US orders diplomats out of Lebanon amid fears

The State Department ordered all nonessential U.S. personnel Friday to leave Lebanon, reflecting fears that an American-led strike on neighboring Syria would unleash more bloodshed in this already fragile nation.

The Lebanese government’s top security body held an emergency meeting and the Shiite militant group Hezbollah put its fighters on high alert.

In Iraq, Iranian-backed Shiite militias threatened to retaliate against Washington’s interests inside the country if the U.S. goes ahead with strikes against Syria, according to Iraqi security officials and militants themselves.

Cleric Wathiq al-Batat, who leads the Mukhtar Army, a shadowy Iranian-backed militia in Iraq, said his forces are preparing for a strong reaction against any country that takes part in any Syria strike. He claimed that militants have selected hundreds of potential targets, which could include both official American sites and companies “associated with the Americans.”

“There is a good level of coordination with Iran on this issue and I cannot reveal more. But I can say that there will be a strong response,” he said. “Each armed group will have duties to carry out.”

The Wall Street Journal reported in its Friday edition that the U.S. has intercepted an order from Gen. Ghasem Soleimani, the head of the Iranian Revolutionary Guard’s elite Quds Force, telling Iraqi militias to prepare to strike American interests inside Iraq. The Journal report quoted unnamed American officials, who said the U.S. Embassy was one potential target.

Lebanon and Syria share a complicated history and a web of political and sectarian ties and rivalries. The uprising against President Bashar Assad has intensified divisions among Lebanese religious groups as well as polarization among those who support him and those backing the rebels fighting to topple him.

Lebanon has become consumed by the civil war next door. Car bombings, rockets, kidnappings and sectarian clashes — all related to the conflict — have become increasingly common in recent months.

Hezbollah, a staunch ally of the Syrian regime, has sent its fighters to back Assad’s forces against the rebels and the militant group’s leader, Sheikh Hassan Nasrallah, has suggested he would to do everything it takes to save the regime.

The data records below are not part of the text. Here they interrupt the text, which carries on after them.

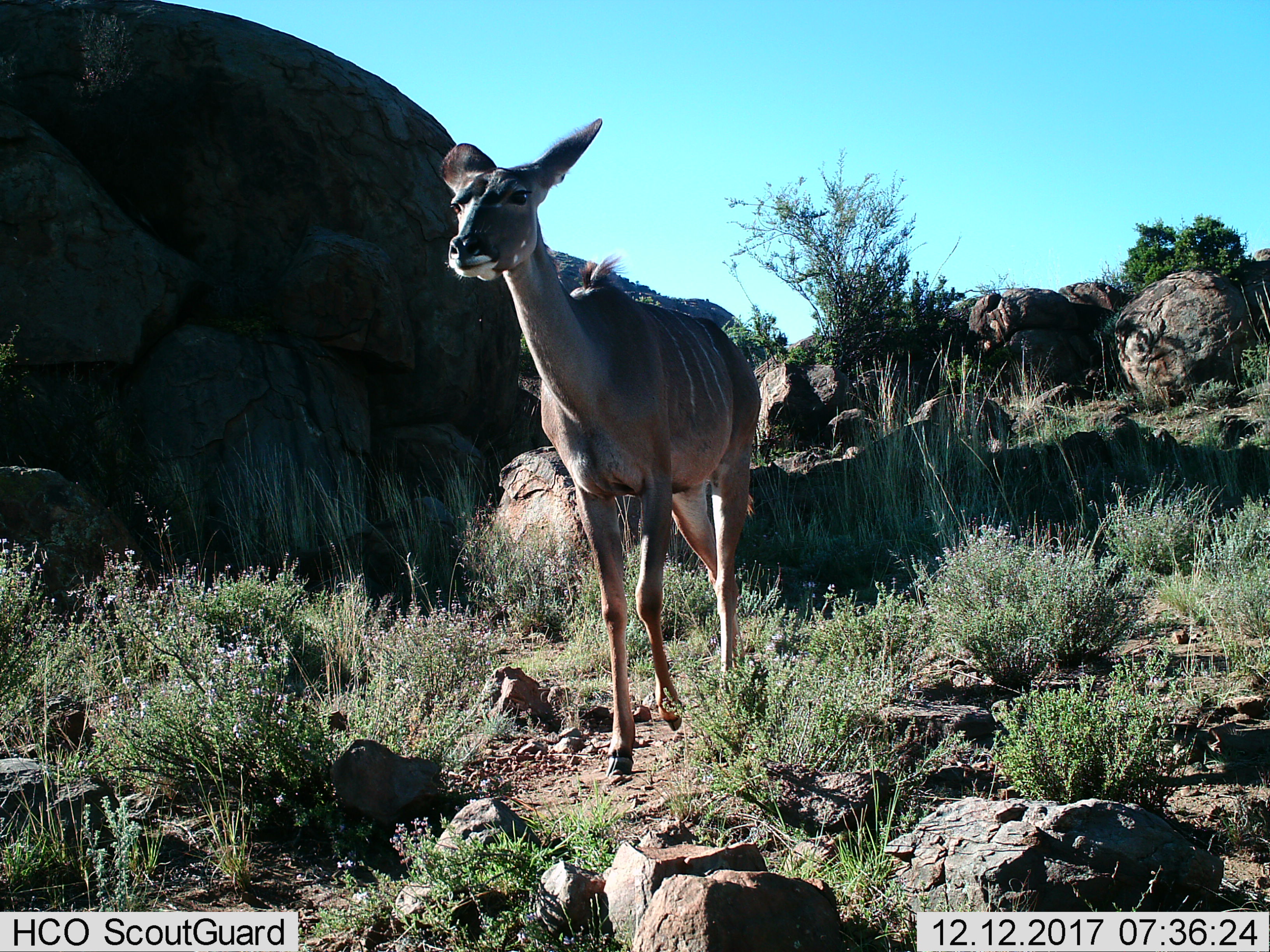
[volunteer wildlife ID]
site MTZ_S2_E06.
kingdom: Animalia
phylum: Chordata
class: Mammalia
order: Artiodactyla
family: Bovidae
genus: Tragelaphus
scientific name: Tragelaphus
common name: kudu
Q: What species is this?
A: Kudu (Tragelaphus).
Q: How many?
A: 1.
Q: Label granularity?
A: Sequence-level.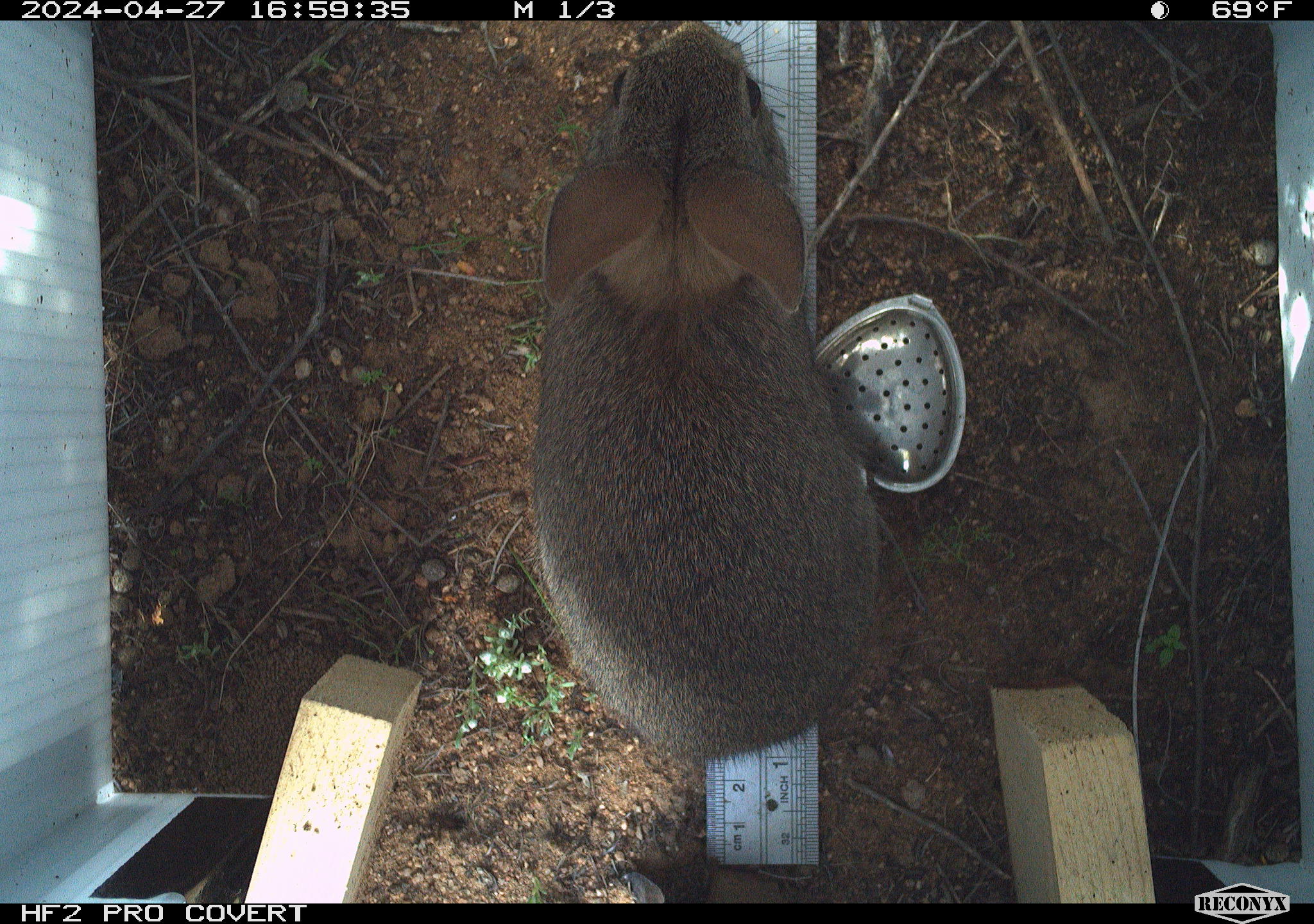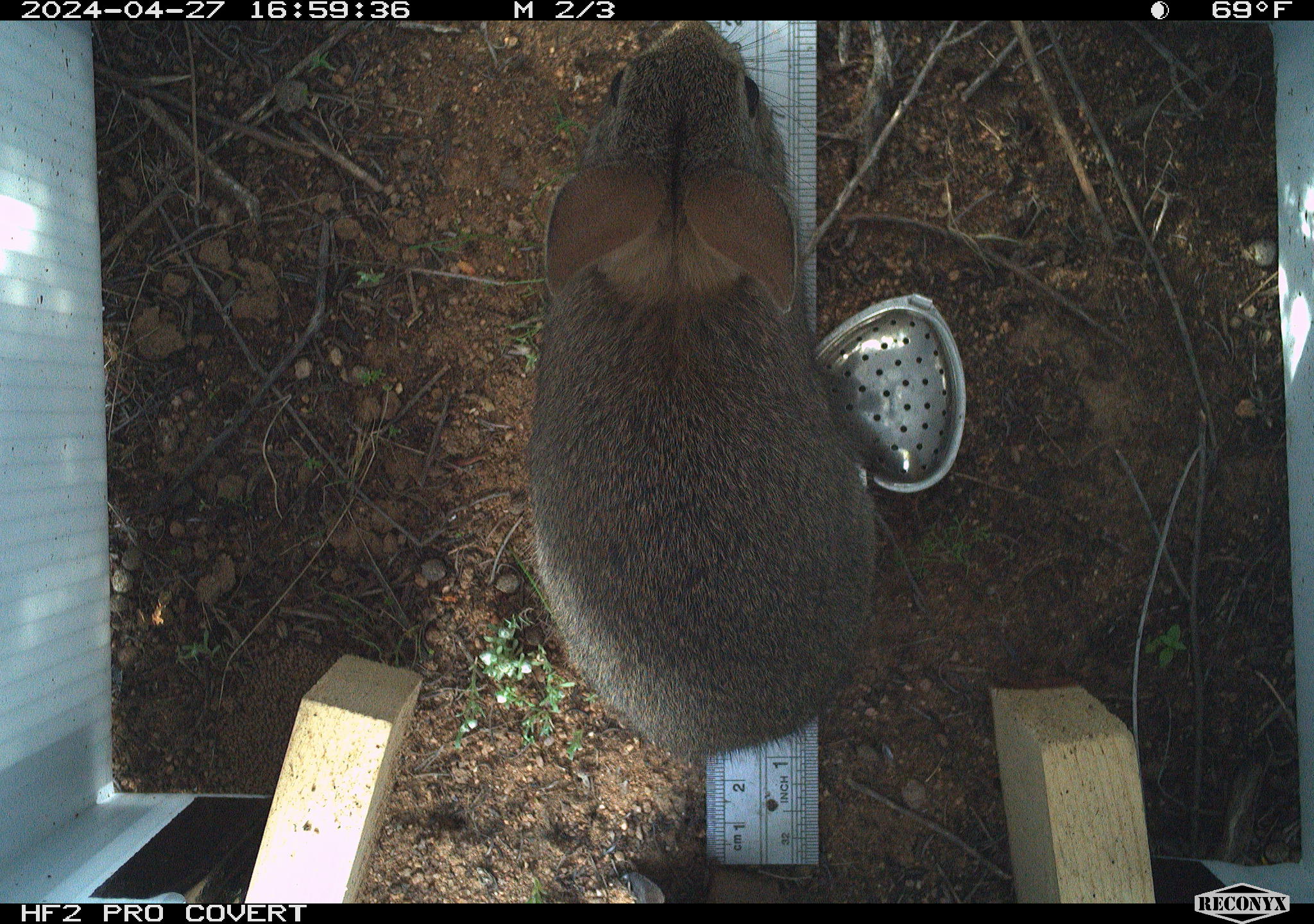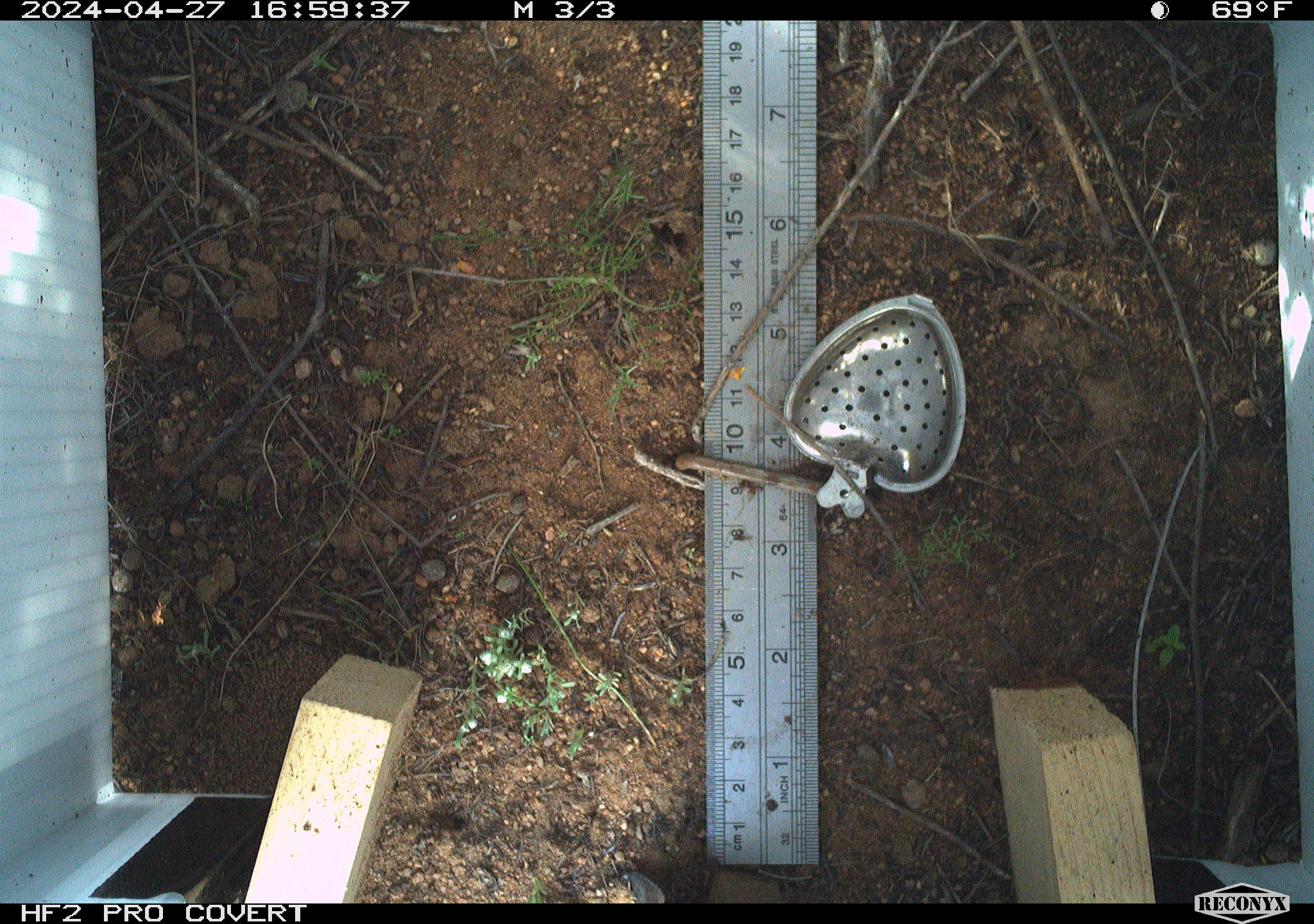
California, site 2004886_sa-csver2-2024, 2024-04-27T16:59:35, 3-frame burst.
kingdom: Animalia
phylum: Chordata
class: Mammalia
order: Lagomorpha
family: Leporidae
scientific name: Leporidae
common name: rabbit or hare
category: rabbit and hare family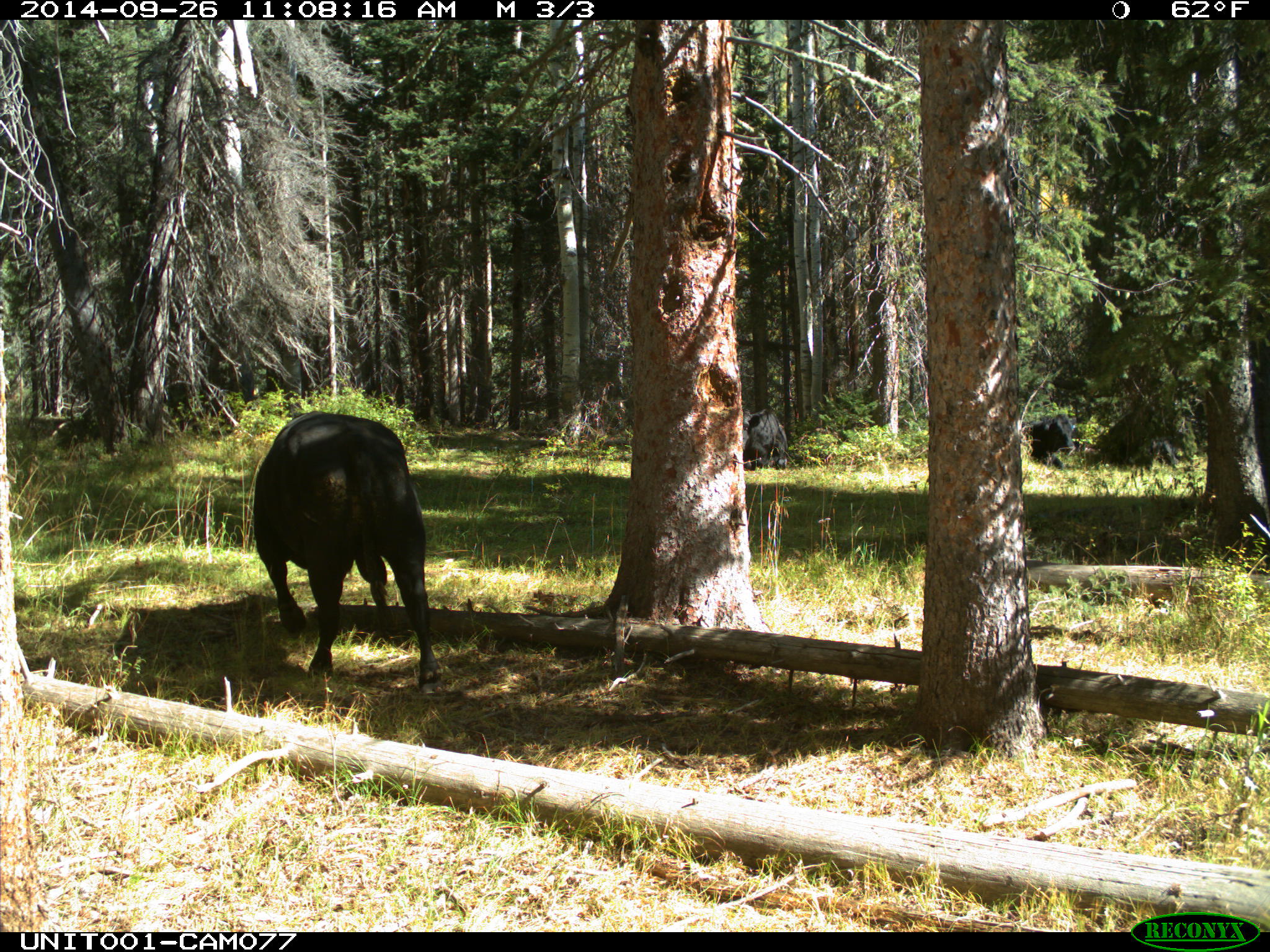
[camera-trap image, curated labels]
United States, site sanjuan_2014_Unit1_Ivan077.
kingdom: Animalia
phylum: Chordata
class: Mammalia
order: Artiodactyla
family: Bovidae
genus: Bos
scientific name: Bos taurus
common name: domestic cow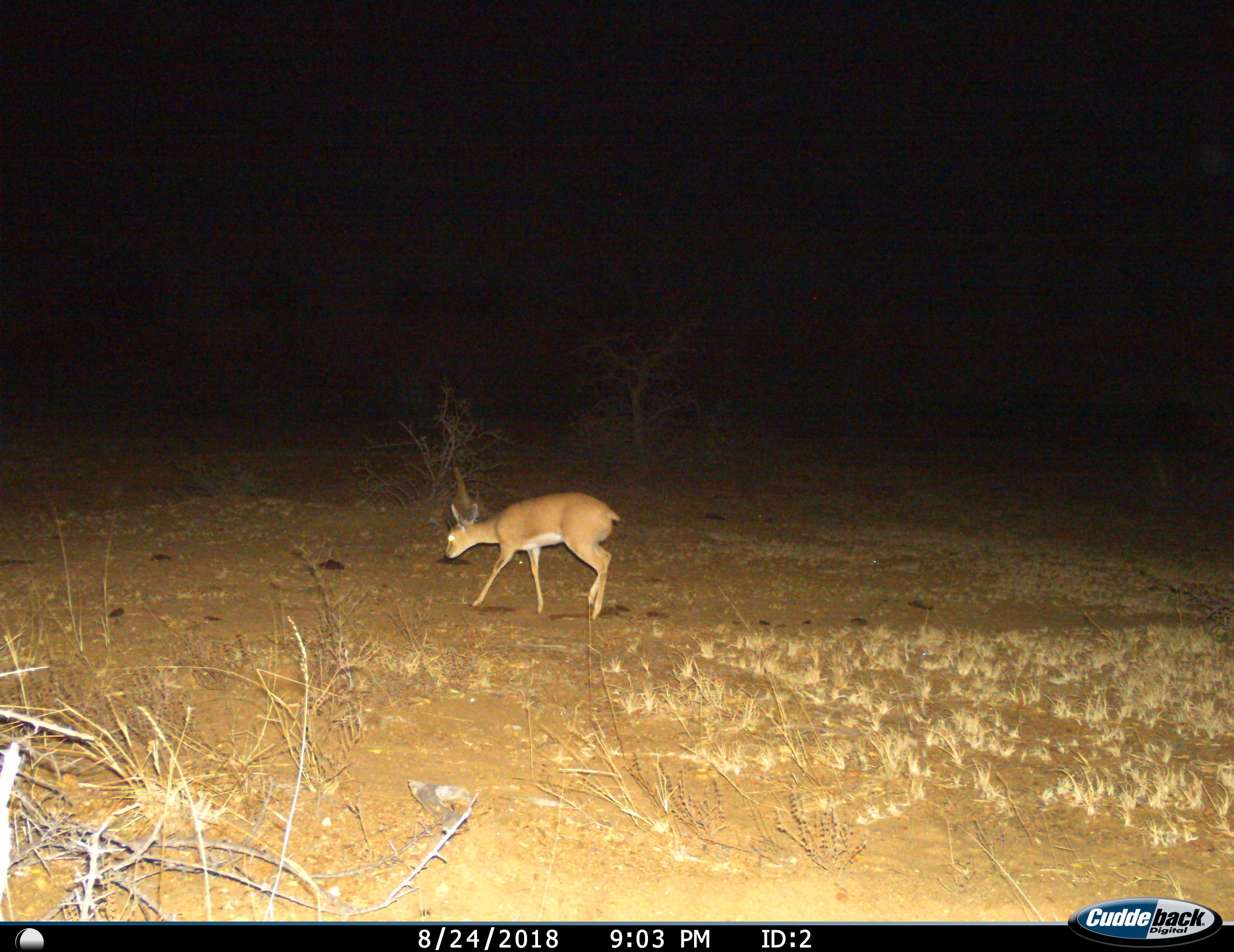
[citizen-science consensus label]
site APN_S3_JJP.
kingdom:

Adding to the jitters, the U.S. said it had instructed its nonessential staff to leave Beirut and urged private American citizens to get out of Lebanon.

The step had been under consideration since last week, when President Barack Obama said he was contemplating military action against the Syrian government for its alleged chemical weapons attack last month that killed hundreds near Damascus.

“Lebanese government authorities are not able to guarantee protection for citizens or visitors to the country should violence erupt suddenly. Access to borders, airports, roads, and seaports can be interrupted with little or no warning,” a State Department statement said.

In a separate advisory for Turkey, the State Department announced it would allow personnel at the Adana consulate — the closest diplomatic post to Syria — to leave their posts. It recommended that U.S. citizens defer nonessential travel to southeastern Turkey.

The department also renewed its travel warnings for Iraq and Pakistan, advising Americans of continuing security concerns in those two countries. Both have been the subject of long-standing travel warnings.

The worst-case scenario for Lebanon would be if Hezbollah, also a close ally of Iran, were to retaliate by launching a barrage of rockets at U.S. ally Israel. Such a move would be almost certain to trigger a response by Israel that would leave a trail of destruction in its wake.

The group has mobilized its fighters in southern Lebanon, redeploying and putting thousands of its fighters on high alert, according to residents and a Lebanese security official.

In villages close to the border with Israel, Hezbollah operatives were taking extra precautionary measures, and some have switched off their mobile phones to avoid detection, one official close to the group said. The officials spoke on condition of anonymity because they were not authorized to give statements to journalists.

Analysts, however, say the Shiite group, which fought Israel to a draw in a 34-day war in 2006 that destroyed much of southern Lebanon, is wary of picking such a fight right now on its own.

“I don’t think Hezbollah will open the front from south Lebanon if there is no war between Israel and Syria,” said Hisham Jaber, a retired Lebanese army general and director of the Middle East Center for Studies and Political Research in Beirut.

“Hezbollah will not play that very dangerous game, which would bring the whole area to a very, very dangerous war.”

The 2006 war, which began abruptly after Hezbollah kidnapped Israeli soldiers in a daring cross-border attack, triggered a massive evacuation effort by foreign embassies of their nationals from Lebanon, including about 15,000 Americans who were removed by air and sea after Israel bombed runways and fuel tankers at Beirut’s airport.